Directive - Reproduce word for word everything in the items below, from the line containing "What is the absolute" down to the line containing "point 149,220 <", including both of those lines.

The data -

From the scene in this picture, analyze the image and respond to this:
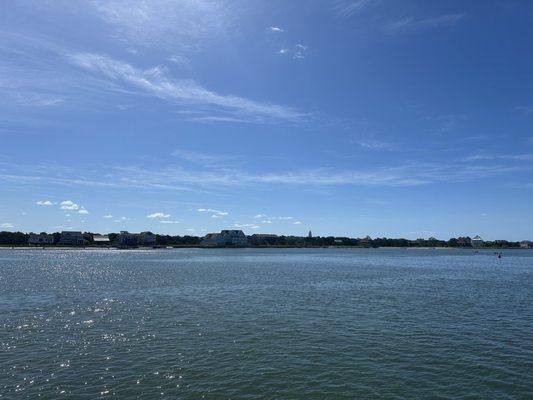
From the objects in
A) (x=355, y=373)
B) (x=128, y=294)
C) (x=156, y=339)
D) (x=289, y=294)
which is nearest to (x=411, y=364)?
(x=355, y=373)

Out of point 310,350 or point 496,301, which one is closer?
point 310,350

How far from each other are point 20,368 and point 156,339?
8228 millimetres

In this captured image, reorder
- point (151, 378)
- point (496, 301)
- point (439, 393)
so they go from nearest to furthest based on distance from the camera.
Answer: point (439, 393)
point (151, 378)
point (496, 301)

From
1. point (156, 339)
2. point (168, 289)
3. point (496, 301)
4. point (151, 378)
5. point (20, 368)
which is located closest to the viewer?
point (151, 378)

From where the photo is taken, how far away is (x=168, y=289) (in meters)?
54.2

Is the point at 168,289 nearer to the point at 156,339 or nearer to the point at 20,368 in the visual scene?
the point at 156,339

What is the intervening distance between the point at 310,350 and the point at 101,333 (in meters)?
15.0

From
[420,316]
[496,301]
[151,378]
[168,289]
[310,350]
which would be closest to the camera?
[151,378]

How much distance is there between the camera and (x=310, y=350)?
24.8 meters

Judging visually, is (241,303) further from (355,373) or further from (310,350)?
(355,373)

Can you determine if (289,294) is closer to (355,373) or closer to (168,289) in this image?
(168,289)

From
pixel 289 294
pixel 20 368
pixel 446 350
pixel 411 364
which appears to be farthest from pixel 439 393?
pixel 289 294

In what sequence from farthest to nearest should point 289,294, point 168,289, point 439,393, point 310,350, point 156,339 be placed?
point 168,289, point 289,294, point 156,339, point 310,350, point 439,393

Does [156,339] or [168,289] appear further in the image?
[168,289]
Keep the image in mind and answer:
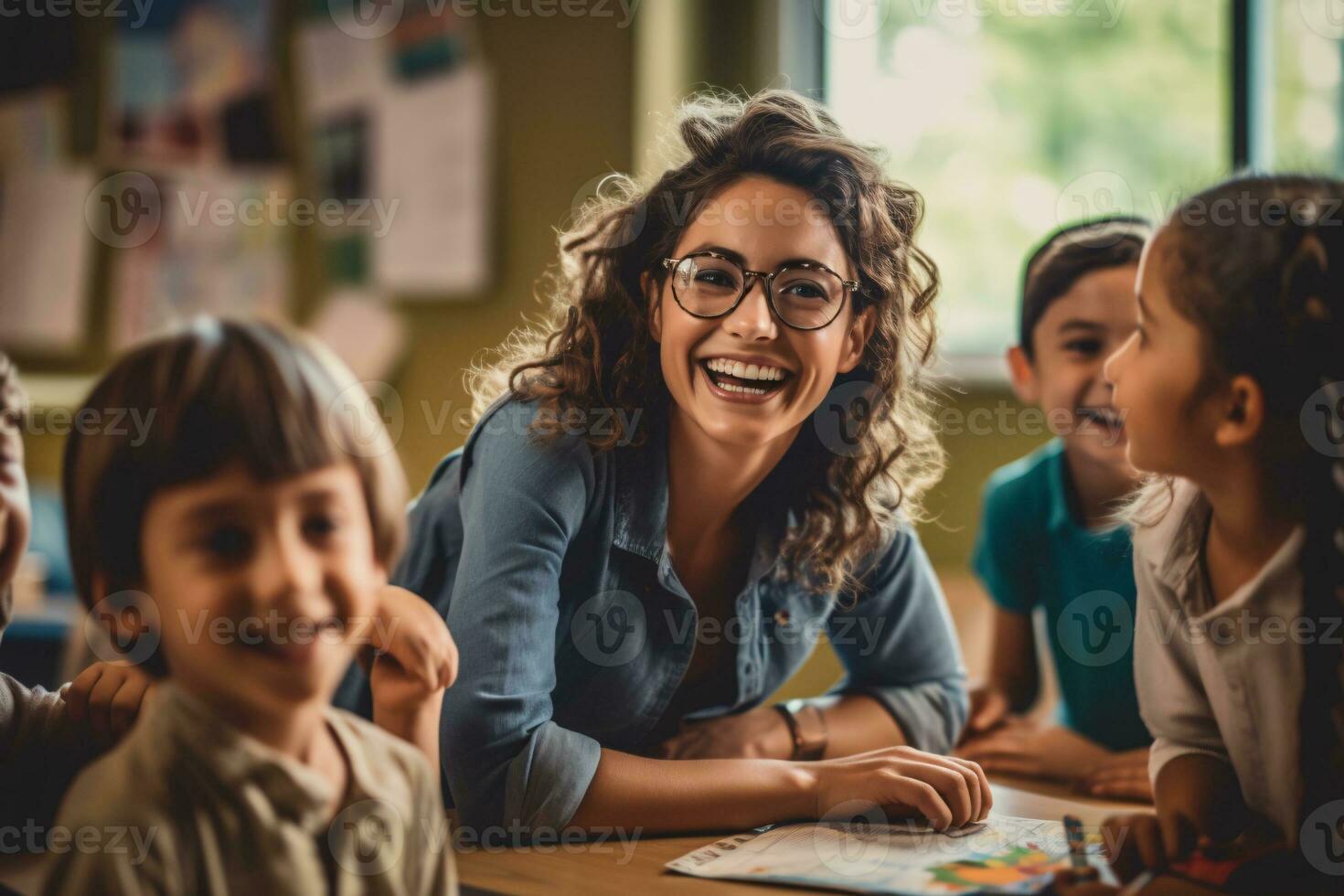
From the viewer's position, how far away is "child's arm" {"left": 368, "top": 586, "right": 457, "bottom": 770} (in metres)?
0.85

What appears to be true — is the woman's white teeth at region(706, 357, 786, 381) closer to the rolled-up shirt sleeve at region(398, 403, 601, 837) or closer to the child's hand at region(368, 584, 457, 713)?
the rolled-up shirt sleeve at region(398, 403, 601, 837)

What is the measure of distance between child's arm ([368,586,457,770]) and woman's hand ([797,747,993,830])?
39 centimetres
* * *
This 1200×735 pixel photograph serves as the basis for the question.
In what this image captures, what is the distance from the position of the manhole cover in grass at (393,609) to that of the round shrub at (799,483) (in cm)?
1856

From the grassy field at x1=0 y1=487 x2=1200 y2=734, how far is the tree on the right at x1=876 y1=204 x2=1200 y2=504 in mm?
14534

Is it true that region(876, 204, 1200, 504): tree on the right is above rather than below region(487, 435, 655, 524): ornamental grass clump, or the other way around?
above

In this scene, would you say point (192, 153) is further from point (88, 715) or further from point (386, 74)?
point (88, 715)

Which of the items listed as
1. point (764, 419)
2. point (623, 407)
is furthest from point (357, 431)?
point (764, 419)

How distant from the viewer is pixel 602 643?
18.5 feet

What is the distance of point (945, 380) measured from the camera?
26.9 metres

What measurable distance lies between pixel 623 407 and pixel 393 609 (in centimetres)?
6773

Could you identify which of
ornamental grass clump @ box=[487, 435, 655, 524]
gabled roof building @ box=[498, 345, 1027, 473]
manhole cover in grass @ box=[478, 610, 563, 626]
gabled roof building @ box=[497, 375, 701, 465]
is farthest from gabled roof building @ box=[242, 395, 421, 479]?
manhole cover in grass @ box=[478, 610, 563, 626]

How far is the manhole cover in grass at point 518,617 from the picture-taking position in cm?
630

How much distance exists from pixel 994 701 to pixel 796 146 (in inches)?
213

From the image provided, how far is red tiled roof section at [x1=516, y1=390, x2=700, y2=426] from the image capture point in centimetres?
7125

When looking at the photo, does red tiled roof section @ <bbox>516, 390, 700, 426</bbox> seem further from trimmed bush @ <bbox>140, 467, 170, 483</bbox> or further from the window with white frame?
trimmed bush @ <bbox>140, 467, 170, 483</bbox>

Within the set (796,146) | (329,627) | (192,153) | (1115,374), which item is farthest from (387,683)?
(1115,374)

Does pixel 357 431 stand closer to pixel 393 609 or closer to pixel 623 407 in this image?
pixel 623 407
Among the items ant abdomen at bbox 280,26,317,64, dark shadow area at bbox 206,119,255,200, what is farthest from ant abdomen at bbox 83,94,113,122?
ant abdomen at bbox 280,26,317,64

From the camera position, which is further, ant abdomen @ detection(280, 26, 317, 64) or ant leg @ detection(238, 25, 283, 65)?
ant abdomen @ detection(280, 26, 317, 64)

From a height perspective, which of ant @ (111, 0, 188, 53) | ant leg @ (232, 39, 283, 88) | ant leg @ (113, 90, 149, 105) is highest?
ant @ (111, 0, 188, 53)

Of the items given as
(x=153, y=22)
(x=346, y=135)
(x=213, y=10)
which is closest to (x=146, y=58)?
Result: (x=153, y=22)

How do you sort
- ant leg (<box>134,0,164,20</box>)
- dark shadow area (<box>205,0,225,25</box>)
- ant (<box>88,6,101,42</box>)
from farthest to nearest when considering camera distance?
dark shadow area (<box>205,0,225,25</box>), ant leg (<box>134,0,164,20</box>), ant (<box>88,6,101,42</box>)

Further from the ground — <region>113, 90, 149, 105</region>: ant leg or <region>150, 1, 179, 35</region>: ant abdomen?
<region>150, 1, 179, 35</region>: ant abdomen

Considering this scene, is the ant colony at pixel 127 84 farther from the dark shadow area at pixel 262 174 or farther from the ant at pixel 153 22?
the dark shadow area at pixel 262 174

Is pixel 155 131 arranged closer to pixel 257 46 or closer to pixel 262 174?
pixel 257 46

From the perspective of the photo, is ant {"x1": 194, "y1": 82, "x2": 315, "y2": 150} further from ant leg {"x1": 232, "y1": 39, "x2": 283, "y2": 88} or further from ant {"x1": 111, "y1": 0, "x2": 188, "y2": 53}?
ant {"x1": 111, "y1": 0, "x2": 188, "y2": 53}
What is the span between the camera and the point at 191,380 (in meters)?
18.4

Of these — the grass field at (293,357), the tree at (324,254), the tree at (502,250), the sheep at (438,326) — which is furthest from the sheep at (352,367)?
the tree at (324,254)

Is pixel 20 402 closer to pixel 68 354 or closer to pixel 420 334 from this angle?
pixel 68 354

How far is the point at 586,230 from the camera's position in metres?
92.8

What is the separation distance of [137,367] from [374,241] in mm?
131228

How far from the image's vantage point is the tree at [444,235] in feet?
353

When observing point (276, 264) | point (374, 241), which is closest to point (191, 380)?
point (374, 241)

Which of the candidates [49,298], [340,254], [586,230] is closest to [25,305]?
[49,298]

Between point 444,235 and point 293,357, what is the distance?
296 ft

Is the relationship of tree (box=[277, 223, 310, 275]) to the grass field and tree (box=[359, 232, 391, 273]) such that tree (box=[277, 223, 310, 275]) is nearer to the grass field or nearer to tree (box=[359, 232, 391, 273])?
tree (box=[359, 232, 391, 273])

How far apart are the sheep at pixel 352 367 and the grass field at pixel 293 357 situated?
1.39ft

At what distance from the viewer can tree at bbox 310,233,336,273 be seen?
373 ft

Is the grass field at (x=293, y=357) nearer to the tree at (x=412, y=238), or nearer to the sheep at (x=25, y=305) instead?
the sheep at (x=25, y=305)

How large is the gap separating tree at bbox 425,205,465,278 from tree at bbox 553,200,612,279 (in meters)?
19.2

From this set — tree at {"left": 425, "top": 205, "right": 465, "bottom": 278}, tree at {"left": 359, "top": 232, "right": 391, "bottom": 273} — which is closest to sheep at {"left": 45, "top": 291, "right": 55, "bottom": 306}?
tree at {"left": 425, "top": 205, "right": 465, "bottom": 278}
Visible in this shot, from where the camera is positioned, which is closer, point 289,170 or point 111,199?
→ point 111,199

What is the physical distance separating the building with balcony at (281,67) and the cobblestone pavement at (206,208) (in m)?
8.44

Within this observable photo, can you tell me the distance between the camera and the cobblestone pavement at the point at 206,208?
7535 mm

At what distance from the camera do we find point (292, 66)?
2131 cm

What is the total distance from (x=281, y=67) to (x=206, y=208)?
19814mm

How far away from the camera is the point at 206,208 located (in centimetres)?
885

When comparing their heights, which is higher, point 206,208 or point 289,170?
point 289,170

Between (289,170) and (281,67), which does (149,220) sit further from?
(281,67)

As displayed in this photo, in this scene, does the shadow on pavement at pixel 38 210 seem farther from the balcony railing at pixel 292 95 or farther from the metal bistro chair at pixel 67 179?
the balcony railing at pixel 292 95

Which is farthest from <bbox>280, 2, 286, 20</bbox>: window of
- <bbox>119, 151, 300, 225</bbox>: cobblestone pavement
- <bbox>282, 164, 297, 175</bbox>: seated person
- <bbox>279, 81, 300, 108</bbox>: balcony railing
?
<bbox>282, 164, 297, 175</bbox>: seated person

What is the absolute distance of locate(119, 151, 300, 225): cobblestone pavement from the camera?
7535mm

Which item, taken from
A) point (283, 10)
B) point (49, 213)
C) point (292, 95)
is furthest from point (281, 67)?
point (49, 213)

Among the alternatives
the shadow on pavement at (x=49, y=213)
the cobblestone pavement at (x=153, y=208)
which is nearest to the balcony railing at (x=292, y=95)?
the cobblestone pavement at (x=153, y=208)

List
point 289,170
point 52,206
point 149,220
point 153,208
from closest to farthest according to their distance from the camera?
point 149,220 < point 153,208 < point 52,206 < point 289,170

Solution below -
What is the absolute distance of locate(119, 151, 300, 225): cobblestone pavement from the camera?
7535mm

Which item, taken from
A) point (283, 10)
B) point (49, 213)
C) point (292, 95)
is furthest from point (281, 67)?
point (49, 213)

Among the alternatives
the shadow on pavement at (x=49, y=213)
the cobblestone pavement at (x=153, y=208)
which is nearest to the balcony railing at (x=292, y=95)?
the cobblestone pavement at (x=153, y=208)

List
point 289,170
point 52,206
point 149,220
point 153,208
from closest to farthest according to their distance from the camera?
point 149,220 < point 153,208 < point 52,206 < point 289,170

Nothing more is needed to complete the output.